18-year-old Helena Muffly wrote exactly 100 years ago today:
Monday, November 10, 1913: Am trying to fix one of my winter <missing word>. Wonder how it will turn out. I am good at doing awful sewing.
Her middle-aged granddaughter’s comments 100 years later:
I understand. I’m also good at doing awful sewing.
I’m not a good seamstress because I’m not a careful sewer and tend to take shortcuts. Were you the same? Did you skip steps like basting?
Here’s basting directions from a hundred-year-old book:
Bastings are temporary stitches used to hold two or more pieces of material together while putting in the permanent stitches. Careful basting is essential to successful sewing.

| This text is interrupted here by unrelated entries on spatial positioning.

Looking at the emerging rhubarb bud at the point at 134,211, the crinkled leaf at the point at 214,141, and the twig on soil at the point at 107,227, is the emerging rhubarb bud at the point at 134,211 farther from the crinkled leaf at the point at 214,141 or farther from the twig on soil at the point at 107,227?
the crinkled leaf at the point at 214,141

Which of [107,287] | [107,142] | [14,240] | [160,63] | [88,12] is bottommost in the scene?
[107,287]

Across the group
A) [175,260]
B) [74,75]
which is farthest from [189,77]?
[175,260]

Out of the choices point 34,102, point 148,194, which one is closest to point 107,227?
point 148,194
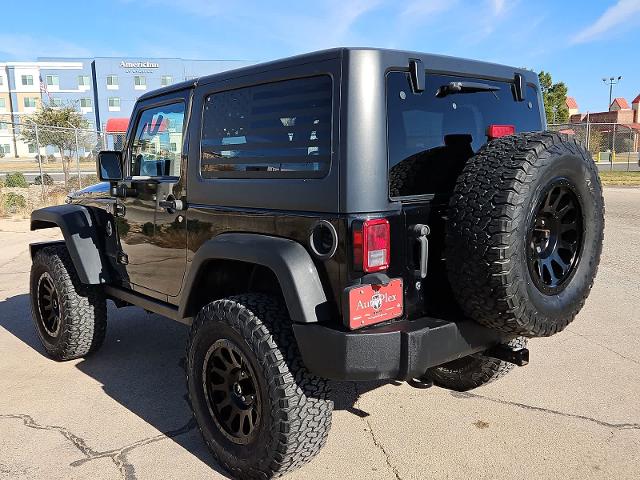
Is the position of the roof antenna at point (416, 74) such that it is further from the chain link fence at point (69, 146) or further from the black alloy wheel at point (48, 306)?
the chain link fence at point (69, 146)

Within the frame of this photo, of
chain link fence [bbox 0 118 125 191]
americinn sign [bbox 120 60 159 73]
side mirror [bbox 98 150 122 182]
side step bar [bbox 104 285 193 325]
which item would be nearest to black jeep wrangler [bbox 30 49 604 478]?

There are four kinds of bastings.
Even Bastings start with a knot of the right side so that they may be easily removed. Pass the needle over and through the material making the stitches and spaces the same length. To fasten the thread, take two stitches over the last one made. (Fig. 1)
Uneven Bastings are made by the method just described for even bastings, except that the stitches and spaces are of unequal length. The stiches taken upon the needle are about a third shorter than the space covered by the thread. (Fig. 2)
Combination Bastings are used on seams where extra firmness is desired for close fitting. They are made by taking, alternately, one long stitch and two short stitches. (Fig. 3)
Diagonal Bastings are slanting and used in dressmaking to secure the outside material to its lining, particularly where the lining is eased on to the material, as is often the case in waist-making. The method is shown in Fig. 4.